Il licenziamento per giusta causa si verifica quando la condotta del dipendente è così grave da rendere impossibile la prosecuzione del rapporto di lavoro, anche se solo provvisoria.
Non c’è giusta causa quando il licenziamento è una sanzione eccessiva, sproporzionata rispetto al comportamento che il lavoratore ha tenuto, anche se passibile di sanzione disciplinare.
Si parla, invece, di licenziamento ritorsivo – e come tale illecito – quando la decisione del datore di lavoro di cessare il rapporto costituisca una reazione punitiva a comportamenti legittimi del dipendente.
Anche se il licenziamento fosse privo di giusta causa, perché sproporzionato rispetto al comportamento del lavoratore, questa sproporzione non renderebbe comunque automaticamente ritorsivo il licenziamento.
Lo afferma la Cassazione con l’ordinanza n. 741 del 9 gennaio 2024, dove ribadisce, ancora una volta, il suo orientamento in materia di licenziamento ritorsivo e chiarisce quali sono le prove che il lavoratore licenziato deve fornire al giudice perché dichiari nullo il licenziamento.
Di questo tema ci siamo occupati in un altro articolo di questo blog in cui si commenta l’ordinanza n. 6838 del 7 marzo 2023.
Le caratteristiche del licenziamento ritorsivo
Il licenziamento ritorsivo è, secondo la definizione della Suprema Corte: «l’ingiusta e arbitraria reazione a un comportamento legittimo del lavoratore», insomma una azione di rappresaglia.
Perché si tratti di licenziamento ritorsivo, però, occorre che il motivo illecito, sia stato l’unica ragione determinante perché il datore di lavoro licenziasse il lavoratore.
Perché il giudice dichiari nullo il licenziamento, in quanto ritorsivo, è necessario che il lavoratore provi l’intento di ritorsione, ad esempio dimostrando che il fatto che il datore di lavoro gli contesta non è mai avvenuto.
Motivo ritorsivo e rapporto con la mancanza di giusta causa per sproporzione tra licenziamento e fatto contestato
Se il dipendente viene licenziato perché in effetti ha tenuto una condotta sbagliata e questa ha rilevanza disciplinare, il licenziamento potrebbe essere comunque privo di giusta causa se risulta sproporzionato rispetto alla gravità della condotta tenuta dal dipendente.
La risposta della Cassazione è che in questo caso non si possa parlare di licenziamento ritorsivo.
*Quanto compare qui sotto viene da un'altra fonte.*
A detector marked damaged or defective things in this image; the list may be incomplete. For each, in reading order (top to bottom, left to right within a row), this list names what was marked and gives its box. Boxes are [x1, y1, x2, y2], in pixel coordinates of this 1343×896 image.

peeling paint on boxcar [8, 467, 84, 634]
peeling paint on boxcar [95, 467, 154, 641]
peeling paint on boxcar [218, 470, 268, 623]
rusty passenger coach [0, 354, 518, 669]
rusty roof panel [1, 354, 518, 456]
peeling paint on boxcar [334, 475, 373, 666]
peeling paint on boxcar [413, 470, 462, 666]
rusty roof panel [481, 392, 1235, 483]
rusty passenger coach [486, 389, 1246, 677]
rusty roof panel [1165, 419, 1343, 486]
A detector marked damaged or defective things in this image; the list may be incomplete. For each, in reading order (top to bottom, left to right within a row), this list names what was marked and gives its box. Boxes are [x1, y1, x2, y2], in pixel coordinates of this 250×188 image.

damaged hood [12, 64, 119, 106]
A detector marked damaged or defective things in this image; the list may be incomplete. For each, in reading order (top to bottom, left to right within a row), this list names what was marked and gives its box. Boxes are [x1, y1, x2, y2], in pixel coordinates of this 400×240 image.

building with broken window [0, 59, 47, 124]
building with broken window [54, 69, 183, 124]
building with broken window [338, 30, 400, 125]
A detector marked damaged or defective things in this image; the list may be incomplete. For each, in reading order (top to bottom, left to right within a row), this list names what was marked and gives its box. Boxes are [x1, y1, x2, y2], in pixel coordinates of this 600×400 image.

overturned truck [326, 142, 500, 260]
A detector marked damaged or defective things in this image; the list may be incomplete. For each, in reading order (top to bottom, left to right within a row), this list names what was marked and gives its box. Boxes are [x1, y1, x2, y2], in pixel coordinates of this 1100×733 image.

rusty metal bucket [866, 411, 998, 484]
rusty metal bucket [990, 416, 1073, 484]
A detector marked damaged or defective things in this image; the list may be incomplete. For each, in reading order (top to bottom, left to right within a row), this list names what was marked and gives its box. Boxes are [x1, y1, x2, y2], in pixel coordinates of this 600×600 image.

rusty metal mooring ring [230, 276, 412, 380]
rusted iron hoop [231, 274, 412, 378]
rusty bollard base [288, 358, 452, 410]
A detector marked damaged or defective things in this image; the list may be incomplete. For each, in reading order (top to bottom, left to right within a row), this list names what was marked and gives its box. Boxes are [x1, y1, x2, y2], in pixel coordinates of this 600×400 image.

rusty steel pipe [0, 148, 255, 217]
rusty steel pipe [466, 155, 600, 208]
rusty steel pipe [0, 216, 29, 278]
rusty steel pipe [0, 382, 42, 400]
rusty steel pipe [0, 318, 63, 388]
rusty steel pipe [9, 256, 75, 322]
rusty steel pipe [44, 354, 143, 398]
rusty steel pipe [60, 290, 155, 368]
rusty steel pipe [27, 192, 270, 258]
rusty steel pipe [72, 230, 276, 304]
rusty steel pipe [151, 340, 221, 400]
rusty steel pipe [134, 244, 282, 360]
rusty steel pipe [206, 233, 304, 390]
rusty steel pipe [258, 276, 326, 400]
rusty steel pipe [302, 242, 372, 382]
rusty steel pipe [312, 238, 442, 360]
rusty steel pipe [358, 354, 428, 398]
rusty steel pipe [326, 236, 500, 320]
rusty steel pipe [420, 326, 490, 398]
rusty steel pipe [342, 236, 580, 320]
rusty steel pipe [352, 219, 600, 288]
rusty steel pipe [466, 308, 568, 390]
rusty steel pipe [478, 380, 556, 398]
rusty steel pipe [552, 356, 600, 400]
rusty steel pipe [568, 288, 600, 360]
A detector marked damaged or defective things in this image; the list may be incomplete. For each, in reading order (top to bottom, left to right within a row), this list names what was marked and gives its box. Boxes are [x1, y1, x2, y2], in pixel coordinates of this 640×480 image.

Secondo la Corte, infatti, la mancanza di giusta causa dovuta alla sproporzione tra licenziamento e condotta illecita tenuta dal lavoratore, non rende automaticamente ritorsivo quel licenziamento.
La mancanza di giusta causa essa non è di per sé sufficiente a far ritenere che il datore di lavoro abbia voluto licenziare il dipendente solo per punirlo.
Il licenziamento è considerato ritorsivo quando il motivo illecito del licenziamento è unico e determinate, non invece quando la ragione posta a fondamento del licenziamento sia solo formale o apparente.
Se il motivo è un mero pretesto per licenziare (come quando la condotta che il lavoratore abbia effettivamente tenuto sia di modestissima rilevanza disciplinare), allora si parla di licenziamento illecito perché ritorsivo.